Honestly, Call Of Duty and Half-Life there’s not an enormous amount of difference between those two games. So it might be that people have a version of stealth they love, and then it changes so quickly to something else that threatens or becomes uncomfortable to them.”
Bithell doesn’t get bogged down in that argument too much, though, saying, “I’m making the stealth game I want to make.” As long as he stays on that course, he reasons, he’ll make a game that people who share his tastes will enjoy. It’s more of a hybrid of old and new design approaches than a quasi-remake of PS1-era sneakery, he explains. “It steals heavily from everything that’s come since [MGS1], in terms of movement control and how our cover system works. A lot of our gadgets are, I’d say, more ‘modern’ stealth.” If he’s asking people for their cash in exchange for a game, he reasons, he wants to make sure he’s delivering something, “a bit unique.”
Note those plurals. Our cover system. Our gadgets. After working alone on Thomas Was Alone, Bithell’s team has grown in volume for Volume. There are usually only four to five people working on the game at any one time, since everyone but Bithell is freelance, but the credits list extends to the 25-30 mark. That’s a huge number compared to his last game, but still a different ballpark entirely from the hundreds-strong teams working across several locations at once to bring you triple-A titles. Bithell has experience in bigger environments, with stints at Blitz Games and Bossa Studios, but voices no intent to return to that way of working.
“I just love the degree of involvement I can have,” he says. “As a designer for a traditional dev [studio], you start off basically placing crates, really low-level stuff, and work your way up through the ranks. And if you’re good enough you become a design manager or lead, and then you’re not allowed to touch the engine any more [laughs].” Bithell describes a six-month, “sweet spot,” in which designers have the desired level of creativity and responsibility at traditional studios. But when you’re an indie studio, everyone’s involved in the process, every step of the way.
Indie Deep End
The thing is: he’s not sure he’s an indie developer any more. “My personal view is that ‘indie’ is a word that’s increasingly difficult to claim ownership of, especially in my case because I have X number of people working on my game, and I have this amount of money in the bank… Can I really call myself an indie any more?” It doesn’t just come down to the size of the credits list, he continues compared with the artier end of the indie spectrum, Bithell feels he’s, “taking someone else’s word a little bit!”

========================

**Written tasks:**
A. Count the lines of the records that contain the string "point", treating case as significant, and give only the number.
B. Pick up the excerpt about Bithell's stealth game Volume where it stops and keep writing it.

**Data shown:**
========================

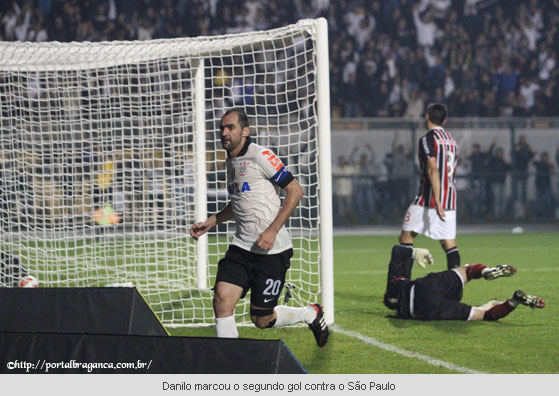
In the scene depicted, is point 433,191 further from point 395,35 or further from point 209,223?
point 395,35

========================

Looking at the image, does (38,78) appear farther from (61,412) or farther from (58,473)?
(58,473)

========================

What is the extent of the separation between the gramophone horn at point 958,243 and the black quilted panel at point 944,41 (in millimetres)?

========================

**The responses:**
A. 3

B.
Three names in particular stand out on Volume’s credits list: Andy Serkis, Danny Wallace and Charlie McDonnell. Serkis’ aptitude for menacing tones is put to good use as Guy Gisbourne, CEO and despot of the shady company under which Britain is run as a corporatocracy. Wallace, returning after a BAFTA winning performance as the narrator in Thomas Was Alone, plays AI program Alan. “Alan’s your mate! You can trust Alan,” the disembodied voice tells Locksley upon their first meeting.
He’s designed by Volume’s creators (within the game, that is) to be as companionable as possible even the choice of name was the a result of careful focus-grouping of many unfortunate denizens of this bizarre dystopia. But as Locksley becomes more mischievous within Volume, the initially placid relationship between the two changes. “Mike described the AI as being a bit like the Microsoft Office paperclip,” says Wallace. “Friendly, helpful, but with a growing attitude. I have always been a huge fan of the Microsoft Office paperclip I have posters all over my walls so used that as a starting point. And then really it was working with Charlie and Mike on the interactions to take it a bit further.”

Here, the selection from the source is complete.